AI Article Synopsis

  • The study explored the potential of supervised machine learning applied to ECG data for real-time sleep monitoring in pediatric intensive care, which is currently not available.
  • Researchers analyzed polysomnography recordings from 90 non-critically ill children, developing various machine learning models to classify sleep states based on derived features from the ECG data.
  • Results showed that the models achieved moderate to good accuracy, especially in classifying two and three sleep states, with the XGBoost model performing best overall, highlighting the method's promise for bedside use.

Article Abstract

Study Objectives: Despite frequent sleep disruption in the paediatric intensive care unit (PICU), bedside sleep monitoring in real-time is currently not available. Supervised machine learning (ML) applied to electrocardiography (ECG) data may provide a solution, since cardiovascular dynamics are directly modulated by the autonomic nervous system (ANS) during sleep.

Methods: Retrospective study using hospital-based polysomnography (PSG) recordings obtained in non-critically ill children between 2017 and 2021. Six age categories were defined: 6-12 months, 1-3 years, 3-5 years, 5-9 years, 9-13 years and 13-18 years. Features were derived in time, frequency and non-linear domain from pre-processed ECG data. Sleep classification models were developed for two, three, four and five state using logistic regression (LR), random forest (RF) and XGBoost (XGB) classifiers during five-fold nested cross-validation. Models were additionally validated across age categories.

Given entries:
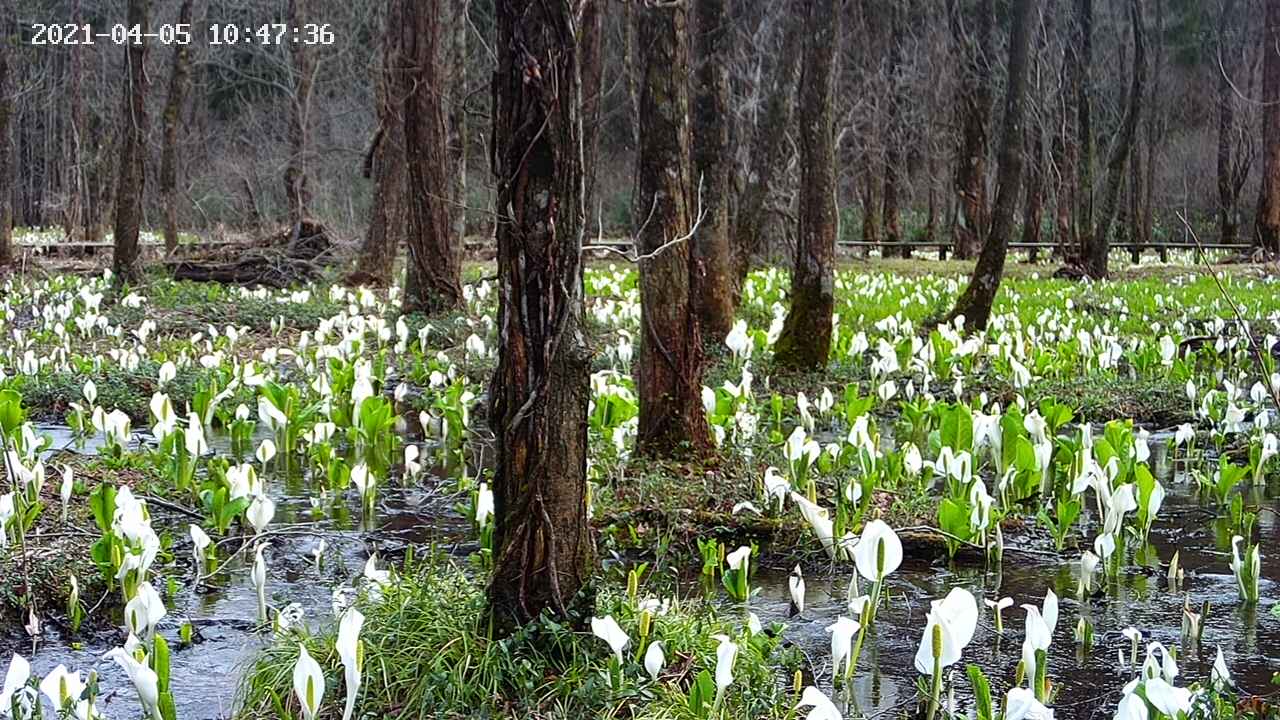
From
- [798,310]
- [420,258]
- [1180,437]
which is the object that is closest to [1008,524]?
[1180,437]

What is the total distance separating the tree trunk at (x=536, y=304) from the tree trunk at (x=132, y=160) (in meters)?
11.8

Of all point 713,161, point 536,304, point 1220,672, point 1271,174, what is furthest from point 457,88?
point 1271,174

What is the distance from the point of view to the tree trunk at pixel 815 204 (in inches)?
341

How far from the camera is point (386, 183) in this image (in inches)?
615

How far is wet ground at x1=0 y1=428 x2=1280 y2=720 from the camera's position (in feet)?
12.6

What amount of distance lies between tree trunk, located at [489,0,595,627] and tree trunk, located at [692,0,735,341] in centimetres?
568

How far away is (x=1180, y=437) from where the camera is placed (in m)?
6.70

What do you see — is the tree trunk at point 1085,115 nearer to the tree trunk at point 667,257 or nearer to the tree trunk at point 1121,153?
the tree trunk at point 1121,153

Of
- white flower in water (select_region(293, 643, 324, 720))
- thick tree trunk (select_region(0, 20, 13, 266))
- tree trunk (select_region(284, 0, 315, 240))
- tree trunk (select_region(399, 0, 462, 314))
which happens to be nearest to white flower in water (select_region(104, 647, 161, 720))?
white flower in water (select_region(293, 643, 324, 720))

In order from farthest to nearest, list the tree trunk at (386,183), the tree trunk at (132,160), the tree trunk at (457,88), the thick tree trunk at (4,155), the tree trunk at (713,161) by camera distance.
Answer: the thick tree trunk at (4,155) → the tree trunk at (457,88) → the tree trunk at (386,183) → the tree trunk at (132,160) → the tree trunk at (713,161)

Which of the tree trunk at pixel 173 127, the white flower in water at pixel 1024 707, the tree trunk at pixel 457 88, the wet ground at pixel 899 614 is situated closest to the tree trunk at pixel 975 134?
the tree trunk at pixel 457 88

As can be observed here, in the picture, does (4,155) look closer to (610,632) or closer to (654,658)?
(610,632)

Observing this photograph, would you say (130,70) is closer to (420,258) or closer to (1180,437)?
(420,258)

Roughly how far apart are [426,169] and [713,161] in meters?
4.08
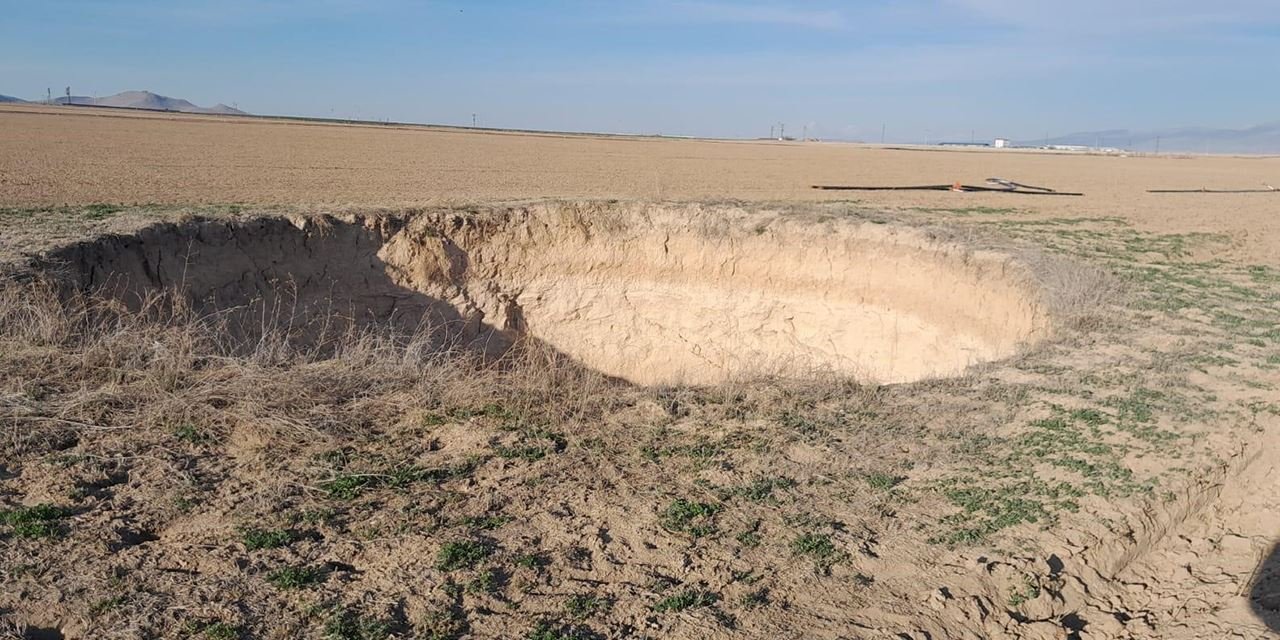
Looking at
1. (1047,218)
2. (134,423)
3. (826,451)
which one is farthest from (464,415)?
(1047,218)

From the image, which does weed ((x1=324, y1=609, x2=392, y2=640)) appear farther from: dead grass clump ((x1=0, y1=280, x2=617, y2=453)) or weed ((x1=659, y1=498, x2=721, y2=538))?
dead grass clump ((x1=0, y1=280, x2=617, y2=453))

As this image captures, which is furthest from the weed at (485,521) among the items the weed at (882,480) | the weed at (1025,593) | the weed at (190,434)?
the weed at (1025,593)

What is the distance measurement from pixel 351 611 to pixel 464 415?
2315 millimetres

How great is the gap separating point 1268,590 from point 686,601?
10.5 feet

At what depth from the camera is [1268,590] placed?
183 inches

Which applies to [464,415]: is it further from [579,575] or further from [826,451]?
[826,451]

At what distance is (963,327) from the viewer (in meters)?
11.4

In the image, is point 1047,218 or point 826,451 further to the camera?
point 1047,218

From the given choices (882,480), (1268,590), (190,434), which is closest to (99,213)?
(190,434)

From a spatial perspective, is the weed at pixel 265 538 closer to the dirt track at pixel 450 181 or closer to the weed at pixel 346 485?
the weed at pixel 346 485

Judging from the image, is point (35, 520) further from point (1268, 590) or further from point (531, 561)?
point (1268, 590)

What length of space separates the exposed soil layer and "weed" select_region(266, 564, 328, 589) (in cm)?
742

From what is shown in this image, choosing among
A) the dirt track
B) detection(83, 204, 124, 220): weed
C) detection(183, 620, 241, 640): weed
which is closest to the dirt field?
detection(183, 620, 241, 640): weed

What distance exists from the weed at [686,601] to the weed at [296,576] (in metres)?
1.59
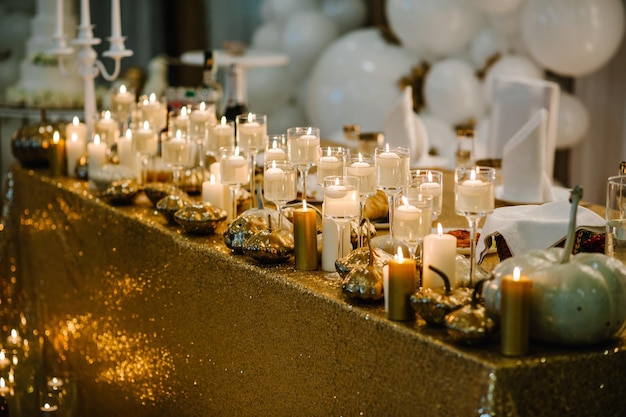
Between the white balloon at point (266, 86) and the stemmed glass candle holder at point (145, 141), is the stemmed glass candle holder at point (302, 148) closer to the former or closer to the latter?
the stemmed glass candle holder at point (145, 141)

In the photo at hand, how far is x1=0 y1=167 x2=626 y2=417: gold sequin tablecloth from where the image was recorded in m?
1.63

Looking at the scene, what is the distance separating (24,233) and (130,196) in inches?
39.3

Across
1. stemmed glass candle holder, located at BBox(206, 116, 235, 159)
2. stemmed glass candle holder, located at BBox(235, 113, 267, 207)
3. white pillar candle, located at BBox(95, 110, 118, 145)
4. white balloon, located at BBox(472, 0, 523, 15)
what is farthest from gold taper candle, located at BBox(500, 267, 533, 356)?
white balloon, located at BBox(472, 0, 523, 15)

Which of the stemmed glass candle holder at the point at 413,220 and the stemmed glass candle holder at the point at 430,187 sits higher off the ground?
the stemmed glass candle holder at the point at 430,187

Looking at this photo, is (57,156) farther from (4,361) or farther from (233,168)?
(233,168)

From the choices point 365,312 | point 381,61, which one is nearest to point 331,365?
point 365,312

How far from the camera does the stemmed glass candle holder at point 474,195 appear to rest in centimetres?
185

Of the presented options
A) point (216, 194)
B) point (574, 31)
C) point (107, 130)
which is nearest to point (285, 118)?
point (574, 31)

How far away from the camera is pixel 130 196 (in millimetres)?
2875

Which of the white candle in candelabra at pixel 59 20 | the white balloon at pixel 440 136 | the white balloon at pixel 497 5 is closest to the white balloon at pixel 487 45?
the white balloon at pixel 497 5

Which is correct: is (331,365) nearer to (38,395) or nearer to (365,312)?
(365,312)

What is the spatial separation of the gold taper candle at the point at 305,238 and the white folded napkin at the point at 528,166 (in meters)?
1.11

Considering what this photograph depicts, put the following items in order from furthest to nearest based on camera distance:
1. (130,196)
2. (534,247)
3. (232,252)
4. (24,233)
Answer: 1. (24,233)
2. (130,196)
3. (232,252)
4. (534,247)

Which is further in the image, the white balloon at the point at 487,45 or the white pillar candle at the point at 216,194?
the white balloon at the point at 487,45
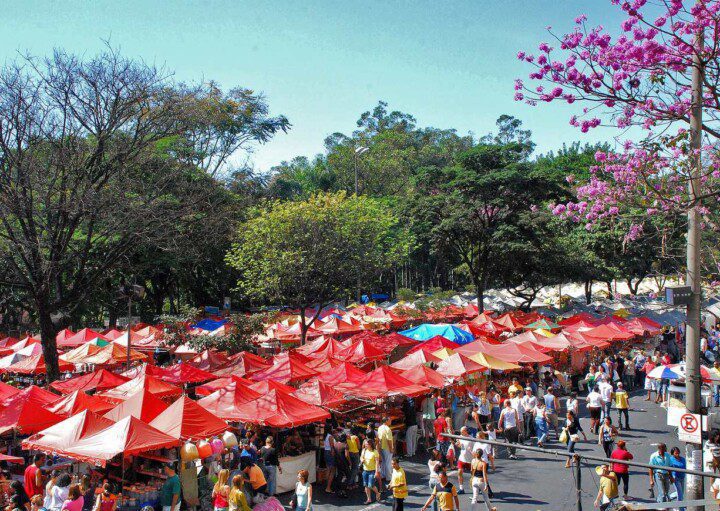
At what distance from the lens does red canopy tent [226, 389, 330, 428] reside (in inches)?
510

...

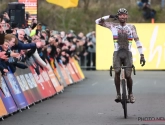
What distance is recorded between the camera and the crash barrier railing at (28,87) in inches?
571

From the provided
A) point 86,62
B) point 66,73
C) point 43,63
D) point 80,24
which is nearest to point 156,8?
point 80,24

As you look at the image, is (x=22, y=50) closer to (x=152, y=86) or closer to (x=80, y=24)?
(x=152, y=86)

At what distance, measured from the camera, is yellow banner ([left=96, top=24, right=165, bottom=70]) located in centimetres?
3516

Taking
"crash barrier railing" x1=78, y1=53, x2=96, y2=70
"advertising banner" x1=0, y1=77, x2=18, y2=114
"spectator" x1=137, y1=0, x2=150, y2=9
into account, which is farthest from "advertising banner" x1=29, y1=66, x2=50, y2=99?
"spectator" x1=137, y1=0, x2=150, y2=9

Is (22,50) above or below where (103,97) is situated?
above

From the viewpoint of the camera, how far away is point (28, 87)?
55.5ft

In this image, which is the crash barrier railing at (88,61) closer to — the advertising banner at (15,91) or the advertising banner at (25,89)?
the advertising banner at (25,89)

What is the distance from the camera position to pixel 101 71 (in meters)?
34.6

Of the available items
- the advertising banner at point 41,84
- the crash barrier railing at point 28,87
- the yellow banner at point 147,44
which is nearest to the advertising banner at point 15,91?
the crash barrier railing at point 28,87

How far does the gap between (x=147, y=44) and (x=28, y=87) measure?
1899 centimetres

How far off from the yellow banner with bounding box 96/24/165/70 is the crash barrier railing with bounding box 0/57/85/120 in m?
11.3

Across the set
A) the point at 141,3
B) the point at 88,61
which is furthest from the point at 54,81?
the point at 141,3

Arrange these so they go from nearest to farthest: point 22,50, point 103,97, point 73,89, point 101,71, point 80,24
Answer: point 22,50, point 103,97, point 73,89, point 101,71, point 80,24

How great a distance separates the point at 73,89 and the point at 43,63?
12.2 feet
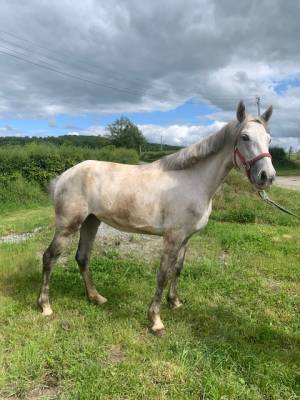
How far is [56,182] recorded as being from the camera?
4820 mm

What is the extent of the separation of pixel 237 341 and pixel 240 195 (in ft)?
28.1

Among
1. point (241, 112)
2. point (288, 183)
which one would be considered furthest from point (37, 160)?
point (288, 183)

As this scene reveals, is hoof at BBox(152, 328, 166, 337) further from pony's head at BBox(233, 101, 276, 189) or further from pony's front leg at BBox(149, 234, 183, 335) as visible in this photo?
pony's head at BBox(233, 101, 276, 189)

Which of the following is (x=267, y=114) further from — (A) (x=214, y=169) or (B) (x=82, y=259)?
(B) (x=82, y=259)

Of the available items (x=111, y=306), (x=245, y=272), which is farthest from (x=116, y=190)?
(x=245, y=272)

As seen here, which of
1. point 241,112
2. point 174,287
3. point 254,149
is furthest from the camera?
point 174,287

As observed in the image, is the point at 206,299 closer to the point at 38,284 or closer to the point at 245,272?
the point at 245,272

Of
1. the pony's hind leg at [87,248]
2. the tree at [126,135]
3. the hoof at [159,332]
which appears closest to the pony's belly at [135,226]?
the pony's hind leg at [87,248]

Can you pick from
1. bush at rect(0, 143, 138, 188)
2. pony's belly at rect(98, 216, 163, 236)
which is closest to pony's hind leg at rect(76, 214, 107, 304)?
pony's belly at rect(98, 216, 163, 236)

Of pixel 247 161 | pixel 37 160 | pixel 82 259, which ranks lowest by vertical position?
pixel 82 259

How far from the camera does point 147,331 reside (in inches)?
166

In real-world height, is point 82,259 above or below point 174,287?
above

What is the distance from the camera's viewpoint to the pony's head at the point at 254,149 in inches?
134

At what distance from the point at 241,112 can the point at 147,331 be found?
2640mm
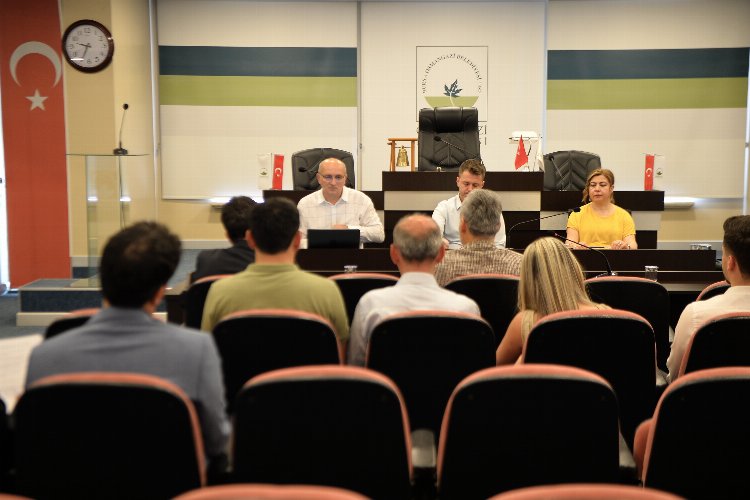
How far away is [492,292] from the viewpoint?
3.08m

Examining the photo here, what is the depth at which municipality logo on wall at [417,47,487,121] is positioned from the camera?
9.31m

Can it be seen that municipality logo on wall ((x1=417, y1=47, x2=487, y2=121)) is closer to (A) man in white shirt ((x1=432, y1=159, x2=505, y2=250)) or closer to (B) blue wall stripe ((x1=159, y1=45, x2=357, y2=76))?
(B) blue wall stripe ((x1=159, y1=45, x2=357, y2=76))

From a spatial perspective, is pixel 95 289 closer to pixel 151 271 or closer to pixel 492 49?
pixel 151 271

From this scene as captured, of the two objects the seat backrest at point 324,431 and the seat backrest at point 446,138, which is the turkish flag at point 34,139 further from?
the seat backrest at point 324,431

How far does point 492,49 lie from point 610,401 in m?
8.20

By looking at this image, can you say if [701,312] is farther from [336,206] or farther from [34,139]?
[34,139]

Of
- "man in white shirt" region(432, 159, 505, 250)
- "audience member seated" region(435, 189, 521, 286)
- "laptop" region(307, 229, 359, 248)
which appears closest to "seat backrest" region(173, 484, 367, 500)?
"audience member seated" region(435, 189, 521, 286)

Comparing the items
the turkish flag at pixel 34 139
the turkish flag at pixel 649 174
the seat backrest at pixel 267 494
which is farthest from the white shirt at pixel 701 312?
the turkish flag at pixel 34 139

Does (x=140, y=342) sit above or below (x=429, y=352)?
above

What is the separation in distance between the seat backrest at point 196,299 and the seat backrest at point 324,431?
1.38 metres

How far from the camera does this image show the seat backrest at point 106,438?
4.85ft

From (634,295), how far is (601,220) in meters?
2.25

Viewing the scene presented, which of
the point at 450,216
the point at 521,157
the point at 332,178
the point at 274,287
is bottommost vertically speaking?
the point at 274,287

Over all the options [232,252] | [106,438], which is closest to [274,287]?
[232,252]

Tasks for this exercise:
• A. In the sleep-monitoring text, between which years were the polysomnography recordings obtained?
• B. Please turn the paragraph in the sleep-monitoring text that begins "Methods: Retrospective study" into a short bulleted list that keeps its main facts.

Responses:
• A. Between 2017 and 2021.

• B.
- Retrospective study of hospital-based polysomnography (PSG) recordings from non-critically ill children, 2017–2021
- Six age categories: 6–12 months, 1–3 years, 3–5 years, 5–9 years, 9–13 years and 13–18 years
- Features derived from pre-processed ECG data in the time, frequency and non-linear domains
- Sleep classification models for two, three, four and five states, built with logistic regression, random forest and XGBoost classifiers during five-fold nested cross-validation
- Models also validated across age categories